Start of Block

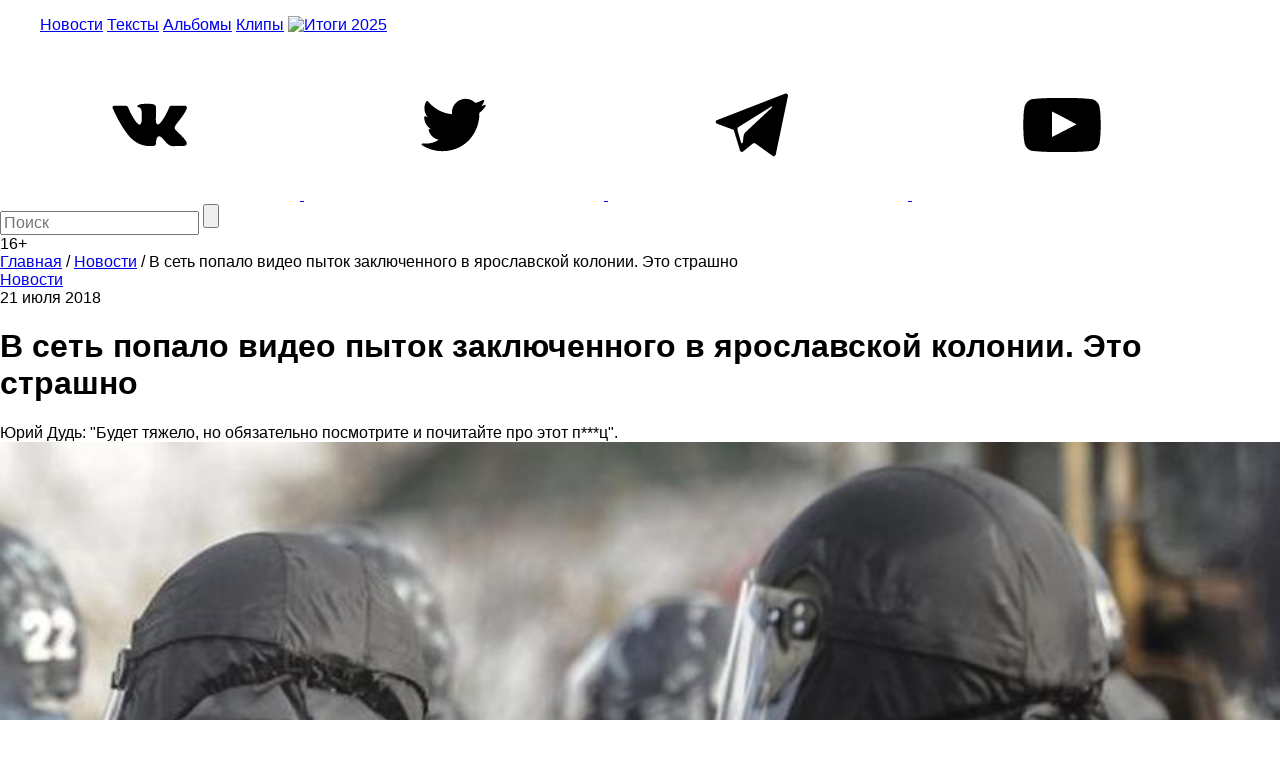

--- FILE ---
content_type: text/html; charset=utf-8
request_url: https://www.google.com/recaptcha/api2/aframe
body_size: 268
content:
<!DOCTYPE HTML><html><head><meta http-equiv="content-type" content="text/html; charset=UTF-8"></head><body><script nonce="_sENF6be_nzMJqwFUIGpkw">/** Anti-fraud and anti-abuse applications only. See google.com/recaptcha */ try{var clients={'sodar':'https://pagead2.googlesyndication.com/pagead/sodar?'};window.addEventListener("message",function(a){try{if(a.source===window.parent){var b=JSON.parse(a.data);var c=clients[b['id']];if(c){var d=document.createElement('img');d.src=c+b['params']+'&rc='+(localStorage.getItem("rc::a")?sessionStorage.getItem("rc::b"):"");window.document.body.appendChild(d);sessionStorage.setItem("rc::e",parseInt(sessionStorage.getItem("rc::e")||0)+1);localStorage.setItem("rc::h",'1768885395402');}}}catch(b){}});window.parent.postMessage("_grecaptcha_ready", "*");}catch(b){}</script></body></html>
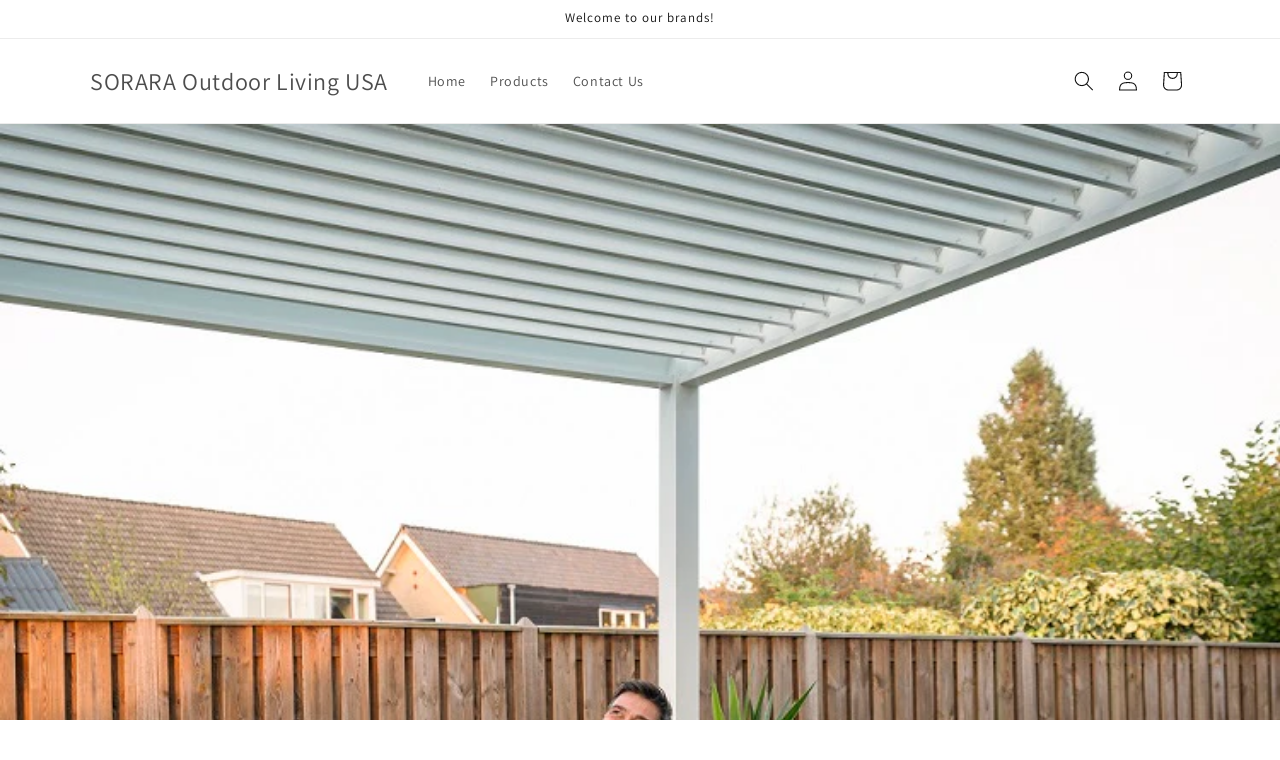

--- FILE ---
content_type: text/javascript
request_url: https://cdn.shopify.com/s/files/1/0080/6846/4700/t/17/assets/zendesk-embeddable.js?v=1698032653&shop=sorara-outdoor-living-usa.myshopify.com
body_size: -605
content:
var script = document.createElement('script');script.type = 'text/javascript';script.id = 'ze-snippet';script.src = 'https://static.zdassets.com/ekr/snippet.js?key=e7ee73d5-bed4-47e5-882d-9bfb00f40c6c';document.getElementsByTagName('head')[0].appendChild(script);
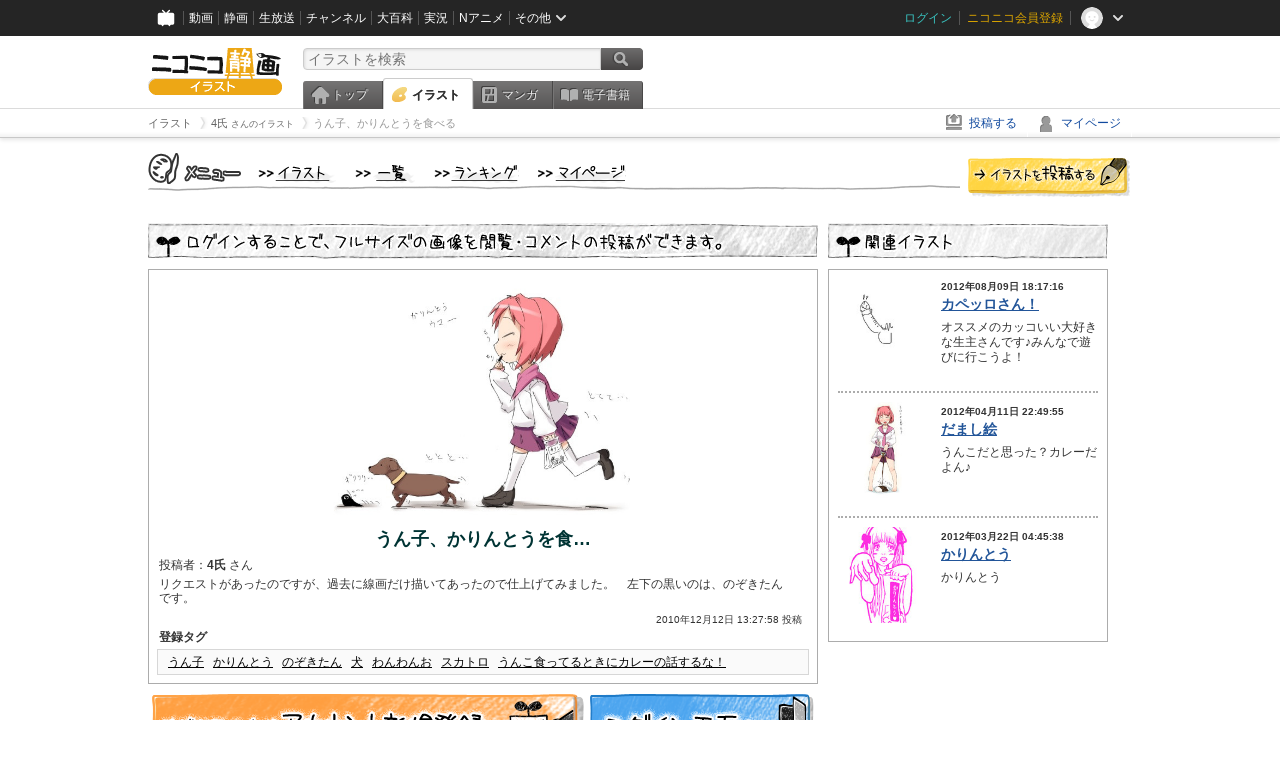

--- FILE ---
content_type: text/css
request_url: https://ext.seiga.nicovideo.jp/css/illust_list.css?201104270015
body_size: 599
content:
@charset "utf-8";
/* CSS Document */


.illust_area{
  clear:both;
}

.illust_list_img {
  float:left;
  margin:10px 14px;
  text-align:center;
  width:162px;
  word-wrap:break-word;
}

.illust_list_img table {
  text-align:center;
  width:162px;
  vertical-align:middle;
}

.illust_list_img img {
  max-width:160px;
  max-height:160px;
}

.illust_list_img p {
  margin-top:5px;
}

.illust_list_img span {
  font-size:13px;
}


/* ユーザーページ */
.user_prof_block {
  margin-top:5px;
  margin-bottom:20px;
}

.user_prof_block .user_prof_img {
  float:left;
}

.user_prof_block .user_prof_img img {
  max-height:80px;
  max-width:80px;
  margin-left:10px;
}

.user_prof_block .user_prof_txt {
  line-height:1.3;
  margin:10px 0 0 10px;
  float:left;
}

.user_prof_txt .user_prof_name,
.user_prof_txt .user_prof_name a {
  font-size:20px;
  font-weight:bold;
  color:#000000;
}

.watch_list_block {
  float:right;
  text-align:right;
  margin:5px 10px 0 0;
}

.watch_list_block img {
  margin-top:10px;
}

.user_illust_list img {
  vertical-align:middle;
}
.user_illust_list a {
  margin-left:14px;

}

/* v2 */

ul.illust_list li{
  float:left;
  list-style-type:none;
}

/*tmp*/
.illust_list_img .illust_title {
  line-height:1.5em;
  margin-top:3px;
}

.illust_list_img p.thumb_title,
.illust_list_img p.thumb_summary{
  margin:0;
  padding:0;
}
.illust_list_img p.thumb_title a,
.illust_list_img p.thumb_title a:visited{
  text-decoration:none;
  color:#000;
}

.illust_list_img p.thumb_title a:hover{
  text-decoration:underline;
  color:#000;
}

.illust_list_img p.thumb_title{
  height:1.5em;
  overflow:hidden;
}

.illust_list_img div.summary{
  border:1px solid #bfbfbf;
  padding:3px;
  text-align:left;
  color:#333;
  min-height:2.5em;
  overflow:hidden;
  max-width:162px;
  word-break:break-all;
}

.illust_list_img div.illust_no_summary{
  color:#999999;
}

.illust_list_img .summary_container{
  padding:0;
  margin:0;
  height:3.2em;
}
.illust_list_img p.thumb_summary{
  height:2.4em;
  overflow:hidden;
  word-wrap: break-word;
}

.illust_list_img div.counter_info{
  padding:1px;
  color:#666666;
  font-size:10px;
}


.illust_list_img p{
  margin:0;
  padding:0;
}

.personalize{
  float:left;
  text-align:center;
  margin: 10px 9px;
}
.personalize .illust_list_img{
  margin:0;
  float:none;
}

.slide_play{
  margin-bottom:10px;
}
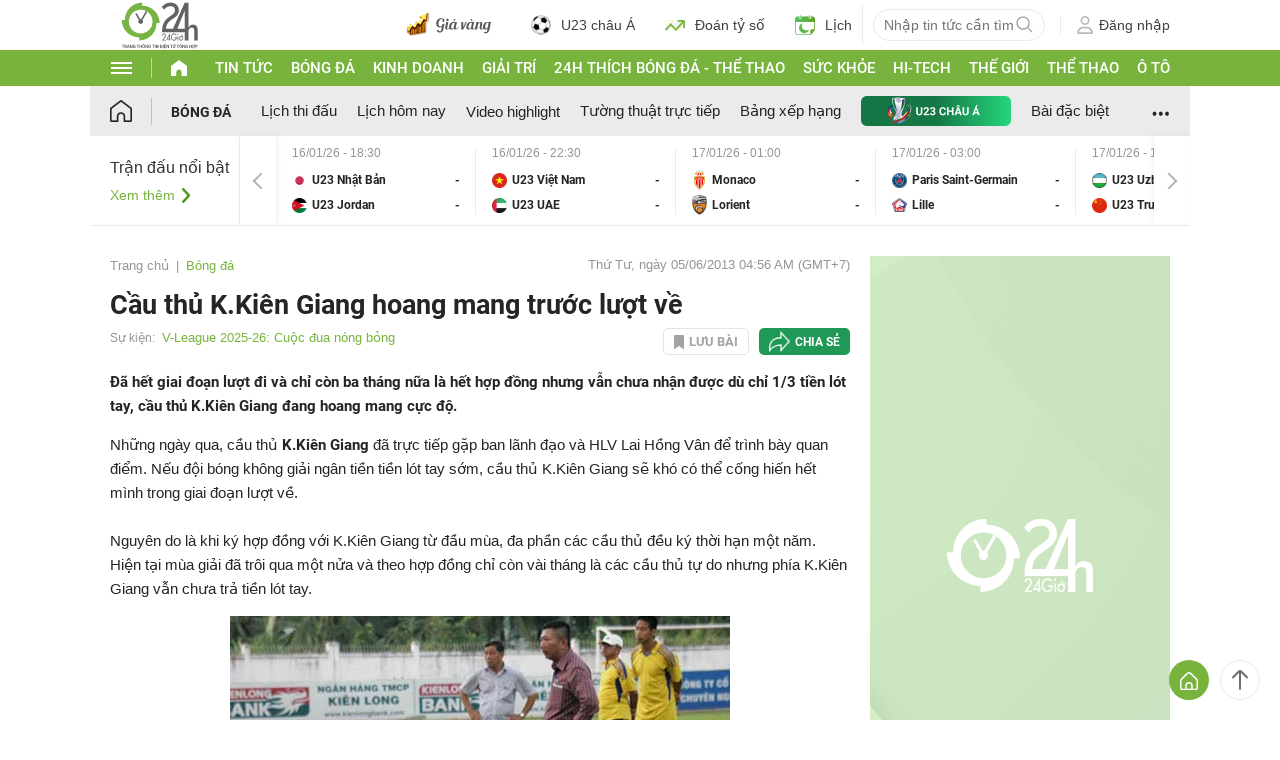

--- FILE ---
content_type: application/javascript; charset=utf-8
request_url: https://fundingchoicesmessages.google.com/f/AGSKWxVBFxmVDUQpXb8VJET1Je0Iqt2RO4husqCwr9eII2ZfMKdwwr25-2NCkvRFbggEbZ0IeGalnp_EWAWPwZ_anAyCTSrbCwCs7FMOnyDywqw5fTBO100nHTs3m0oMcqclmxD_gPh2Dg==?fccs=W251bGwsbnVsbCxudWxsLG51bGwsbnVsbCxudWxsLFsxNzY4NTU3NTAwLDMyMDAwMDAwXSxudWxsLG51bGwsbnVsbCxbbnVsbCxbNyw5LDZdLG51bGwsMixudWxsLCJlbiIsbnVsbCxudWxsLG51bGwsbnVsbCxudWxsLDNdLCJodHRwczovL3d3dy4yNGguY29tLnZuL2JvbmctZGEvY2F1LXRodS1ra2llbi1naWFuZy1ob2FuZy1tYW5nLXRydW9jLWx1b3QtdmUtYzQ4YTU0ODAxNC5odG1sIixudWxsLFtbOCwiTTlsa3pVYVpEc2ciXSxbOSwiZW4tVVMiXSxbMTksIjIiXSxbMTcsIlswXSJdLFsyNCwiIl0sWzI5LCJmYWxzZSJdXV0
body_size: 209
content:
if (typeof __googlefc.fcKernelManager.run === 'function') {"use strict";this.default_ContributorServingResponseClientJs=this.default_ContributorServingResponseClientJs||{};(function(_){var window=this;
try{
var np=function(a){this.A=_.t(a)};_.u(np,_.J);var op=function(a){this.A=_.t(a)};_.u(op,_.J);op.prototype.getWhitelistStatus=function(){return _.F(this,2)};var pp=function(a){this.A=_.t(a)};_.u(pp,_.J);var qp=_.Zc(pp),rp=function(a,b,c){this.B=a;this.j=_.A(b,np,1);this.l=_.A(b,_.Nk,3);this.F=_.A(b,op,4);a=this.B.location.hostname;this.D=_.Dg(this.j,2)&&_.O(this.j,2)!==""?_.O(this.j,2):a;a=new _.Og(_.Ok(this.l));this.C=new _.bh(_.q.document,this.D,a);this.console=null;this.o=new _.jp(this.B,c,a)};
rp.prototype.run=function(){if(_.O(this.j,3)){var a=this.C,b=_.O(this.j,3),c=_.dh(a),d=new _.Ug;b=_.fg(d,1,b);c=_.C(c,1,b);_.hh(a,c)}else _.eh(this.C,"FCNEC");_.lp(this.o,_.A(this.l,_.Ae,1),this.l.getDefaultConsentRevocationText(),this.l.getDefaultConsentRevocationCloseText(),this.l.getDefaultConsentRevocationAttestationText(),this.D);_.mp(this.o,_.F(this.F,1),this.F.getWhitelistStatus());var e;a=(e=this.B.googlefc)==null?void 0:e.__executeManualDeployment;a!==void 0&&typeof a==="function"&&_.Qo(this.o.G,
"manualDeploymentApi")};var sp=function(){};sp.prototype.run=function(a,b,c){var d;return _.v(function(e){d=qp(b);(new rp(a,d,c)).run();return e.return({})})};_.Rk(7,new sp);
}catch(e){_._DumpException(e)}
}).call(this,this.default_ContributorServingResponseClientJs);
// Google Inc.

End of Block

**What the exercise asks:**
All pictures are to be skipped. Output, word for word, the lines in the data above starting at the line containing "padding:1px;" and ending at the line containing "content_type: application/javascript; charset=utf-8".

**Response below:**
  padding:1px;
  color:#666666;
  font-size:10px;
}


.illust_list_img p{
  margin:0;
  padding:0;
}

.personalize{
  float:left;
  text-align:center;
  margin: 10px 9px;
}
.personalize .illust_list_img{
  margin:0;
  float:none;
}

.slide_play{
  margin-bottom:10px;
}

--- FILE ---
content_type: application/javascript; charset=utf-8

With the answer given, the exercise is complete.